Josie is 35 and we have been inseparable for almost 22 years. We have been married for 12 years and are blessed with two beautiful daughters, Rebecca 8 and Sophie 4. Everyone who knows Josie will agree she is a kind, happy soul who is willing to help anyone in need. She is the most creative and talented person I know, with her main passions being painting, drawing and digital art. In the past she has worked in different roles within the NHS and as a carer in the community.

In June 2022 I noticed that a mole on her back had changed. She was checked by the GP who put through an urgent 2 week referral to dermatology. Upon examination, she was told by the dermatologist that it didn't look like anything to worry about, but they removed it for biopsy just to be sure. A few weeks later we were told it was a deep penetrating nevus, extending to the deep dermis layer. Most importantly, we were told it was benign. We breathed a huge sigh of relief!

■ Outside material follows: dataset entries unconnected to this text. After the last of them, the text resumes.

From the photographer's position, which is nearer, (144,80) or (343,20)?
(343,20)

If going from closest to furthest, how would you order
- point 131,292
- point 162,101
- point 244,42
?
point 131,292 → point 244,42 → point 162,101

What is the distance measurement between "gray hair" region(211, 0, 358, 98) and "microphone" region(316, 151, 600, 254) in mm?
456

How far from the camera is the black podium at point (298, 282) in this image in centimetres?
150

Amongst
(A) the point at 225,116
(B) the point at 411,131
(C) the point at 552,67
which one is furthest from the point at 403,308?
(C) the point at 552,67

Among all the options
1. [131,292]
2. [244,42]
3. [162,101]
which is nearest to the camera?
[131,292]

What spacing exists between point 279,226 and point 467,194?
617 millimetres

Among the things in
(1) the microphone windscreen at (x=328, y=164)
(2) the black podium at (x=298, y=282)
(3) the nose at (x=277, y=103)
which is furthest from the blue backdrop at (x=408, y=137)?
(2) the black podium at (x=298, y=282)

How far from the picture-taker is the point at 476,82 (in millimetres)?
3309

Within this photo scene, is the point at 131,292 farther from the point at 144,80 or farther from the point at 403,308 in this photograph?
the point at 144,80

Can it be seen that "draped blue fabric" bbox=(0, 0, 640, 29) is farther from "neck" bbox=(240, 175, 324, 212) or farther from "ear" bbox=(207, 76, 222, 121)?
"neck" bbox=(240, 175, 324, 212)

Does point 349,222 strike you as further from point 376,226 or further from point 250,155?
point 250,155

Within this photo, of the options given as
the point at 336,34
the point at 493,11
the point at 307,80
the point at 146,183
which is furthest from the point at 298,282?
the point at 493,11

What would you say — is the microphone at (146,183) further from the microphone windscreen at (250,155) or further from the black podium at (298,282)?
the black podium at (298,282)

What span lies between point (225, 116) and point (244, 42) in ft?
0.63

A few weeks later, I noticed two more growths emerging through the fresh scar tissue around the biopsy site. We immediately notified dermatology who requested another examination. They were concerned and perplexed as moles don’t usually behave in this way, so opted to remove straight away. The second biopsy was sent away to a specialist to confirm diagnosis, and we were again told it was a benign deep penetrating nevus and nothing to worry about. They advised a wider local excision to prevent any regrowth. However, before the procedure could even take place, a third regrowth was showing. The dermatologist said not to worry, to go ahead with the wide excision, and advised that they would remove enough surrounding tissue to finally put it to bed.

Josie was left with a 100mm wound in the middle of her back, and was referred to the plastics department to take over her care and recovery. They immediately advised a CT scan as standard practice, which highlighted enlarged lymph nodes. We were told not to worry as this could be caused by a number of things. They decided to take a closer look at the nodes via ultrasound, and took further biopsies of these areas. We were repeatedly told that they didn’t expect anything serious as all the previous biopsies had come back clear, they were just covering all bases as she had been referred to another department and they needed their own set of tests. This whole process had taken 9 months, but on the reassurances of those professionals involved, we carried on with life as normal.

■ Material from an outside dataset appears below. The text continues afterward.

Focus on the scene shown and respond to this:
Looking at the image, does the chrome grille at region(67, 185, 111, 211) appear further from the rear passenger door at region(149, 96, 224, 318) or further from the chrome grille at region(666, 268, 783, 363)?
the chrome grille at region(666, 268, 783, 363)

In March 2023, Josie received a phone call from the hospital with her latest results. They advised her that melanoma, an aggressive form of skin cancer, had been detected in multiple lymph nodes. We were in complete and utter shock. They expressed they were also very shocked and she was immediately referred to oncology.

Ten agonising days later we met with her oncologist who diagnosed Stage 3c metastatic melanoma which had spread to her lymphatic system. As you can imagine, we were completely overwhelmed and full of fear, but Josie was determined to be as positive as possible to retain some sort of normality for our girls and to give herself the best possible chance to fight the disease.

Her oncologist set out his initial plan of 4 rounds of immunotherapy, each spaced 3 weeks apart. She was very nervous as the information and research she was given highlighted possible side effects, but there was no other option.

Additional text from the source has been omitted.